• **To do**:
Verbatim, and with nothing else, reproduce the data below from its first line through the line containing "common name: burchell's zebra".

#### Available data

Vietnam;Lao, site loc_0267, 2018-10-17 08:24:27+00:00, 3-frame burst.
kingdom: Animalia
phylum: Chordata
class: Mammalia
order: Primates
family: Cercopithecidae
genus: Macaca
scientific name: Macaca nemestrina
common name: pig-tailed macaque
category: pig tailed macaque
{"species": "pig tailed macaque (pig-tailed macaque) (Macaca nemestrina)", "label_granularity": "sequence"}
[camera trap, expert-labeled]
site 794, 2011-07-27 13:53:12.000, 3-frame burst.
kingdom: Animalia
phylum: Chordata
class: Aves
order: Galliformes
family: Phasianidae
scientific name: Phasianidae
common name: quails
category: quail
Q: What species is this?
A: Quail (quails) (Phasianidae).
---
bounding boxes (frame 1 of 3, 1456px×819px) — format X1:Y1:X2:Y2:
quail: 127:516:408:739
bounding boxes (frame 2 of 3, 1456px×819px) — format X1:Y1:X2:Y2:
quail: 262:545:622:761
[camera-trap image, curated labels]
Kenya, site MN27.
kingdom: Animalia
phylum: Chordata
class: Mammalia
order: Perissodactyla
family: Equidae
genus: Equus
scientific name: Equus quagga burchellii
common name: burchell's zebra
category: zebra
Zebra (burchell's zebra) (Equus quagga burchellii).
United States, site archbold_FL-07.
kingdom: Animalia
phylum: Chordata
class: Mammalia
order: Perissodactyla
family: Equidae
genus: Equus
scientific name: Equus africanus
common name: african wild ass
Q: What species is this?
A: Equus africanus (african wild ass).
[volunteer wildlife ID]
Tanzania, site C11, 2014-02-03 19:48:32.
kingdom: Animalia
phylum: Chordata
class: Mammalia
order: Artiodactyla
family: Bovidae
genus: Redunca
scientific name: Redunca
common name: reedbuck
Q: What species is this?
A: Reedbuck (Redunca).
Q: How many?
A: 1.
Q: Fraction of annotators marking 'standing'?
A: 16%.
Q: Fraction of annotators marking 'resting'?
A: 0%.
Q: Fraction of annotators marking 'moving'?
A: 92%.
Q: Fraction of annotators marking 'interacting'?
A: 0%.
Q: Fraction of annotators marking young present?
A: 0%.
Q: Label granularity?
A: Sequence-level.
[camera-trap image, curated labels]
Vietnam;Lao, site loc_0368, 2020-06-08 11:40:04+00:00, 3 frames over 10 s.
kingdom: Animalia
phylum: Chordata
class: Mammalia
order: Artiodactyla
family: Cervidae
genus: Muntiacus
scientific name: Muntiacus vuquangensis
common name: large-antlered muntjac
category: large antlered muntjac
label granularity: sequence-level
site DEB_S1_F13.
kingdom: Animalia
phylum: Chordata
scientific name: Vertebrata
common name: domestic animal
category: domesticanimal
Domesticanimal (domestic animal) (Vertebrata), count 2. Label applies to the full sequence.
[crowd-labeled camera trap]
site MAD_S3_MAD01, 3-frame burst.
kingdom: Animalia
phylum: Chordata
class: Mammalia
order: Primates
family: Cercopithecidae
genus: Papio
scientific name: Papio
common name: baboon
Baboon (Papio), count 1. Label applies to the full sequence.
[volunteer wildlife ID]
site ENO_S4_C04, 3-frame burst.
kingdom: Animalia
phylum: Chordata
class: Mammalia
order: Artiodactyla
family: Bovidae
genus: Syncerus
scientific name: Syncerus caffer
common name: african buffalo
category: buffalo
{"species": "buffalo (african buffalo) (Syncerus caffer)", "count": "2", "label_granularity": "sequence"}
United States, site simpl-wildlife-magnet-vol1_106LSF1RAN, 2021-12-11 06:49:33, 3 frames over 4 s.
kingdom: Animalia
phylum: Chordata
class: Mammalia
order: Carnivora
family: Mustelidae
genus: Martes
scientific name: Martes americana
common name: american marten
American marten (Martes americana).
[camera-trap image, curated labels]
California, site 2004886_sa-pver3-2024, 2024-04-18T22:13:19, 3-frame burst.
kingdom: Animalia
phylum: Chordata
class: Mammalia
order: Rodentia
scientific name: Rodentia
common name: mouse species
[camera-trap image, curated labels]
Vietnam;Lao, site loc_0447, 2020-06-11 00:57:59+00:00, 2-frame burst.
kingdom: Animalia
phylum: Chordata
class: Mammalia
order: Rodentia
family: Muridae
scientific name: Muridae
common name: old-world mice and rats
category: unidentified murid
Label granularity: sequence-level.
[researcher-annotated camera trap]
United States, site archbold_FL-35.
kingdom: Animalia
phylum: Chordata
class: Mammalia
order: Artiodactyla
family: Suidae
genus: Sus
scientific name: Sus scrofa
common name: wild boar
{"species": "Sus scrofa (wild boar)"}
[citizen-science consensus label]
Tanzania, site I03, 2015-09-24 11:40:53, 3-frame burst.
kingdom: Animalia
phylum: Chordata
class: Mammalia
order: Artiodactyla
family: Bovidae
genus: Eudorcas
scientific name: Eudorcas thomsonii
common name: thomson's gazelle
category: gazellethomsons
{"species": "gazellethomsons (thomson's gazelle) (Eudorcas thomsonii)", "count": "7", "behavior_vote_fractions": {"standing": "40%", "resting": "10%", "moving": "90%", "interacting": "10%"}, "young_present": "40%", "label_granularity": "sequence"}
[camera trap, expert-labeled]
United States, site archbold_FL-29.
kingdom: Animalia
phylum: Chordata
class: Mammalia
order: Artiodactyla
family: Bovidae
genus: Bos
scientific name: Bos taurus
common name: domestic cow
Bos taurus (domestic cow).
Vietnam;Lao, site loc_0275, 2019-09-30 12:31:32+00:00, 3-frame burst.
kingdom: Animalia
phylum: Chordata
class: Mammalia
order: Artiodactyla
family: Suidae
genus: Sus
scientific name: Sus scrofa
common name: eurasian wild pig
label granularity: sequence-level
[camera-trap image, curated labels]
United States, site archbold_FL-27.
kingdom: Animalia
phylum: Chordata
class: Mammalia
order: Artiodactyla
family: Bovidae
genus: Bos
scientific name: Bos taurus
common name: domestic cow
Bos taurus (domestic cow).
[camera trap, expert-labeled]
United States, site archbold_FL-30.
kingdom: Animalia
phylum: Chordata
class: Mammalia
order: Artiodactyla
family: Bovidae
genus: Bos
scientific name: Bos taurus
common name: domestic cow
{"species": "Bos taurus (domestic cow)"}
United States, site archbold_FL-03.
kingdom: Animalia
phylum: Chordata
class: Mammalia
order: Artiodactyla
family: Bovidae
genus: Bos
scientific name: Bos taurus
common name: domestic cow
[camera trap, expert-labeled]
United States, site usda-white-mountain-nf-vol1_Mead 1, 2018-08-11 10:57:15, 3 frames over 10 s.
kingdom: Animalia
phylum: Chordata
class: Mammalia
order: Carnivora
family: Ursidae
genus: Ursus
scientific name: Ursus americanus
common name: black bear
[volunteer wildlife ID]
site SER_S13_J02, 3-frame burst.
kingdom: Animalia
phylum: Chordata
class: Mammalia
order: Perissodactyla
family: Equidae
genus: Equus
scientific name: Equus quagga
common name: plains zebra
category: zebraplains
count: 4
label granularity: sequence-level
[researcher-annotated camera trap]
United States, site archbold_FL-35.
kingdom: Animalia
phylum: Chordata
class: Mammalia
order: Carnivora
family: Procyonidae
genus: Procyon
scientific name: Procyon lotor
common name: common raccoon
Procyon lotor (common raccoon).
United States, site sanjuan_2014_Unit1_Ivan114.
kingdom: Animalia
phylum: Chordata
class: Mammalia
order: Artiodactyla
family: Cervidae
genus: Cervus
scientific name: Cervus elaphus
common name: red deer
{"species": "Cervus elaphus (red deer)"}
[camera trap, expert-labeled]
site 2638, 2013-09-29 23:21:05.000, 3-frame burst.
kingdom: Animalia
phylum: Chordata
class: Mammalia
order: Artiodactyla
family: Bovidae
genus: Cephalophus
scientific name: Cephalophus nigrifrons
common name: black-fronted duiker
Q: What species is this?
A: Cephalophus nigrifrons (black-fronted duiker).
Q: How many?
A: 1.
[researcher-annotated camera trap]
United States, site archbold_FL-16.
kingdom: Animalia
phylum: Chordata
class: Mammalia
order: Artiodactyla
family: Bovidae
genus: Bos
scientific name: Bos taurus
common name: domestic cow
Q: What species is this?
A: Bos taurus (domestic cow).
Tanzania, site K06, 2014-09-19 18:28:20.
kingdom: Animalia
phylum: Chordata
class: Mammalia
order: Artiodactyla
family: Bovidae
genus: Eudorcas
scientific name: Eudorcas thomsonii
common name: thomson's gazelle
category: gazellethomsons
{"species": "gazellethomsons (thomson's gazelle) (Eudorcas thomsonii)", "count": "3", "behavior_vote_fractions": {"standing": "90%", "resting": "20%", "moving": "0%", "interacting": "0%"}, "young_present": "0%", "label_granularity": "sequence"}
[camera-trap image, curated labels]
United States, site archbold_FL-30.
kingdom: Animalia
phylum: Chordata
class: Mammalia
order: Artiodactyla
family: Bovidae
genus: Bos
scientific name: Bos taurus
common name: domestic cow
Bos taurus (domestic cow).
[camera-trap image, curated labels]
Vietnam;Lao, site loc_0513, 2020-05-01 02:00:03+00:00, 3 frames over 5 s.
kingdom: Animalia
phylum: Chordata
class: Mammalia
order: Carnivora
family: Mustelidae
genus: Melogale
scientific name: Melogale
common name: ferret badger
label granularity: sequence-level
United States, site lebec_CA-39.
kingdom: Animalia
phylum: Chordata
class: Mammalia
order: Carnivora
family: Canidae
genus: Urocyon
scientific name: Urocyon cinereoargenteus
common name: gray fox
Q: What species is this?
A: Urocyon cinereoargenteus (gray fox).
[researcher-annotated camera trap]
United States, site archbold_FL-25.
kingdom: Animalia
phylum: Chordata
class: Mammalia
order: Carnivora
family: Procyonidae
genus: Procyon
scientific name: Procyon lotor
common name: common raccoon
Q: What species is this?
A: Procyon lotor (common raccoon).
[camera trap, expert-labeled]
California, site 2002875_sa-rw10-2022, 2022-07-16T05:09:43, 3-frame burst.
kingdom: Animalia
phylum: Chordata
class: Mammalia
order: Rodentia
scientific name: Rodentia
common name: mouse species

########

• **Solution below**:
Vietnam;Lao, site loc_0267, 2018-10-17 08:24:27+00:00, 3-frame burst.
kingdom: Animalia
phylum: Chordata
class: Mammalia
order: Primates
family: Cercopithecidae
genus: Macaca
scientific name: Macaca nemestrina
common name: pig-tailed macaque
category: pig tailed macaque
{"species": "pig tailed macaque (pig-tailed macaque) (Macaca nemestrina)", "label_granularity": "sequence"}
[camera trap, expert-labeled]
site 794, 2011-07-27 13:53:12.000, 3-frame burst.
kingdom: Animalia
phylum: Chordata
class: Aves
order: Galliformes
family: Phasianidae
scientific name: Phasianidae
common name: quails
category: quail
Q: What species is this?
A: Quail (quails) (Phasianidae).
---
bounding boxes (frame 1 of 3, 1456px×819px) — format X1:Y1:X2:Y2:
quail: 127:516:408:739
bounding boxes (frame 2 of 3, 1456px×819px) — format X1:Y1:X2:Y2:
quail: 262:545:622:761
[camera-trap image, curated labels]
Kenya, site MN27.
kingdom: Animalia
phylum: Chordata
class: Mammalia
order: Perissodactyla
family: Equidae
genus: Equus
scientific name: Equus quagga burchellii
common name: burchell's zebra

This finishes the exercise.